## Goal of the exercise
Could you write out all of the items below again, swapping every "closest" for "nearest" and changing nothing else?
++++++++
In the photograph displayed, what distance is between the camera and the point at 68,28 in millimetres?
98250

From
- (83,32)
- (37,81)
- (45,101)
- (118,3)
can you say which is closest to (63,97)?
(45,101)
++++++++
## Result of the task
In the photograph displayed, what distance is between the camera and the point at 68,28 in millimetres?
98250

From
- (83,32)
- (37,81)
- (45,101)
- (118,3)
can you say which is nearest to (63,97)?
(45,101)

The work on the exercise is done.